Я загребал правой ладонью, низко перегнувшись через борт; мой рот почти касался воды, готовый испить оглушительную горечь моей же собственной смерти. Освещенная дрожащими, просеянными сквозь воду лучами солнца кабина была прямо подо мной, футах в десяти – двенадцати. По приборной доске и сиденью бродили косые дрожащие тени.
Я снова увидел темную фигуру за рычагами управления – свою собственную, отброшенную сквозь толщу воды тень!
Опустошенный, я сидел на узенькой банке, между брошенных на дно ялика весел. На ближнем лугу коровы мирно щипали сочную траву. Совсем рядом, в нескольких гребках веслами, зеленел берег, осиянный нежными локонами вербейника. Здесь я сойду на землю. Теперь, когда окончательно подтвердилось, что в самолете не было никого, кроме меня, я мог покинуть Шеппертон. Навсегда. Прогулка по этому безмятежному лугу, где пасутся счастливые своей участью коровы, взбодрит меня перед возвращением в аэропорт.
Остужая ладони в воде, я начал грести к берегу. Вокруг ялика суетилась река, кишащая тысячами мельчайших частиц, гидр и амебообразных существ, кусочками насекомых и мелких растений, микроскопическими водорослями и ресничковыми организмами.

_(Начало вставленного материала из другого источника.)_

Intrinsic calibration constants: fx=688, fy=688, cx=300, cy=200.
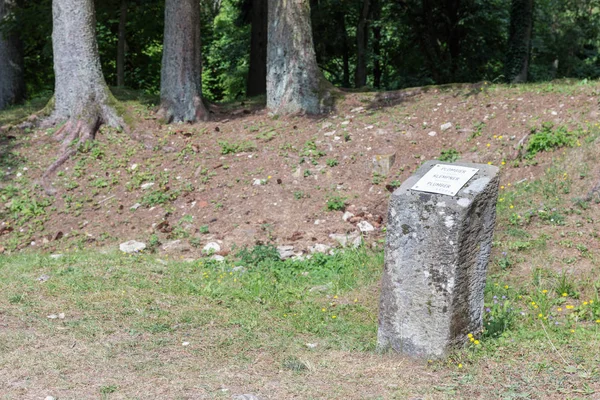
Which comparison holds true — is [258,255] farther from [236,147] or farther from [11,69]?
[11,69]

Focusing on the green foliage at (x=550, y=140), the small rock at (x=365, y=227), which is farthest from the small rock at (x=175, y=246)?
the green foliage at (x=550, y=140)

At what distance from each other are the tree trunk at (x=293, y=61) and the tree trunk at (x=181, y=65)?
1.33 metres

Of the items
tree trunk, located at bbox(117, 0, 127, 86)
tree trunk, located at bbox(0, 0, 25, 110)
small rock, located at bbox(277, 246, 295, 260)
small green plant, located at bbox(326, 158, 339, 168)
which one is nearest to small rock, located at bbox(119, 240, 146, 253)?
small rock, located at bbox(277, 246, 295, 260)

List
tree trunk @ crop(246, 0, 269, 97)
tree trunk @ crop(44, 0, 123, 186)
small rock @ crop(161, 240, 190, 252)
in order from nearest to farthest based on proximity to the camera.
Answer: small rock @ crop(161, 240, 190, 252) < tree trunk @ crop(44, 0, 123, 186) < tree trunk @ crop(246, 0, 269, 97)

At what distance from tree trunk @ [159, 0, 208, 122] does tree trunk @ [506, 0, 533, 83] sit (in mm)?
9417

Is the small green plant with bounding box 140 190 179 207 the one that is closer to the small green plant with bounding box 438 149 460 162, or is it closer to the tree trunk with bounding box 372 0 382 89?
the small green plant with bounding box 438 149 460 162

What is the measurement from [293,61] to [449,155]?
132 inches

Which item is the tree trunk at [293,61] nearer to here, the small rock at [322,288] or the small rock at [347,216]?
the small rock at [347,216]

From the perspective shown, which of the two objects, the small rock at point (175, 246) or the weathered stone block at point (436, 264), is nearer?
the weathered stone block at point (436, 264)

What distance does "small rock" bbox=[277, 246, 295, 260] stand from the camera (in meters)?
8.06

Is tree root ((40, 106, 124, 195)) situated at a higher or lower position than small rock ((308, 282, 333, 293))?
higher

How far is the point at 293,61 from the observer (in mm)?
11516

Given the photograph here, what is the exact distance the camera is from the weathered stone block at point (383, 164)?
31.8 ft

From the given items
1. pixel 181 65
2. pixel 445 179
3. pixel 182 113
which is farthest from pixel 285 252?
pixel 181 65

Сквозь мои пальцы текли облака висящей в воде пыли: жизнь на грани жизни, непрерывный спектр живого и неживого – он обнимал меня своими радугами.
Я поднял горсть воды к солнцу и стал изучать беспорядочно толкущиеся частицы. Всполошенные прихожане миниатюрного храма, они тучей роились в сверкающей воде.